• _What is needed_
Format the part of the records that opens with the line containing "When you look" and continues through the end of the records as a Markdown table with the columns Row and Line. Number each line in order and omit blank lines.

(Excerpts from a spatial dataset)

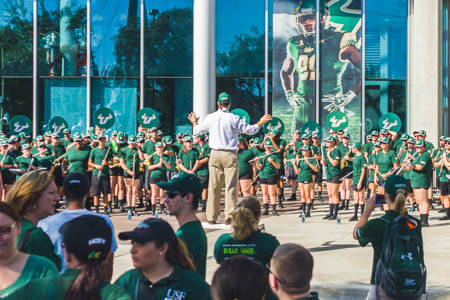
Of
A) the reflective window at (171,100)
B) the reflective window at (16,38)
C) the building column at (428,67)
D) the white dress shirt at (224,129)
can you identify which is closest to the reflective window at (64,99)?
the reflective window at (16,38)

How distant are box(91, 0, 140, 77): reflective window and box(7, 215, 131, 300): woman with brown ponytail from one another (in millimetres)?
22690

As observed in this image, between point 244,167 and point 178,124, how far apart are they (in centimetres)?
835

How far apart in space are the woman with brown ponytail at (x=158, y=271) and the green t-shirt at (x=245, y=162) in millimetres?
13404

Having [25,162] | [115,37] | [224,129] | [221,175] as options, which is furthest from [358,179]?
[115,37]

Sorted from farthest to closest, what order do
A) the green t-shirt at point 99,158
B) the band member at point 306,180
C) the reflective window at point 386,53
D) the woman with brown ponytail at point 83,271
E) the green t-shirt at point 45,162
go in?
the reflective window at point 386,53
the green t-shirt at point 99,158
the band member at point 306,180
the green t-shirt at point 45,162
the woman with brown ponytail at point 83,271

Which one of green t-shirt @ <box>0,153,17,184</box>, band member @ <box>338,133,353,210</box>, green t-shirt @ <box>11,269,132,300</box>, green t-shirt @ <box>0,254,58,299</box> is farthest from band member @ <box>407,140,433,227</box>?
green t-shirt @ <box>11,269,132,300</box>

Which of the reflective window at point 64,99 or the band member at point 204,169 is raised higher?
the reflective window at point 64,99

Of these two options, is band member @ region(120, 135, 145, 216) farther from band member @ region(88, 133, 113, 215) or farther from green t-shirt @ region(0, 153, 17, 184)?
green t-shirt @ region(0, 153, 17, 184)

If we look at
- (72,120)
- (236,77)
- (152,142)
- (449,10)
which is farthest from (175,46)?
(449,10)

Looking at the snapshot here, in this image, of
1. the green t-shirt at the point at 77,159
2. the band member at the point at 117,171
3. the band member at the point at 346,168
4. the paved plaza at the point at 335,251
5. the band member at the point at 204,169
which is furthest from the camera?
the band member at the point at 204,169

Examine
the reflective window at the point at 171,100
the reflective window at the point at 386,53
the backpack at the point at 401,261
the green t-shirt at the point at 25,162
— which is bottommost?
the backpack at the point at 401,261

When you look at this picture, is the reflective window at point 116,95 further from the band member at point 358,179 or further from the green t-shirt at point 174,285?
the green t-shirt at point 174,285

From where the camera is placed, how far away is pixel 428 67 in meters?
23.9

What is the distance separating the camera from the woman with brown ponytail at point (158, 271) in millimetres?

• _Problem solution_
| Row | Line |
|---|---|
| 1 | When you look at this picture, is the reflective window at point 116,95 further from the band member at point 358,179 or further from the green t-shirt at point 174,285? |
| 2 | the green t-shirt at point 174,285 |
| 3 | From where the camera is placed, how far away is pixel 428 67 in meters? |
| 4 | 23.9 |
| 5 | What is the distance separating the camera from the woman with brown ponytail at point (158, 271) in millimetres? |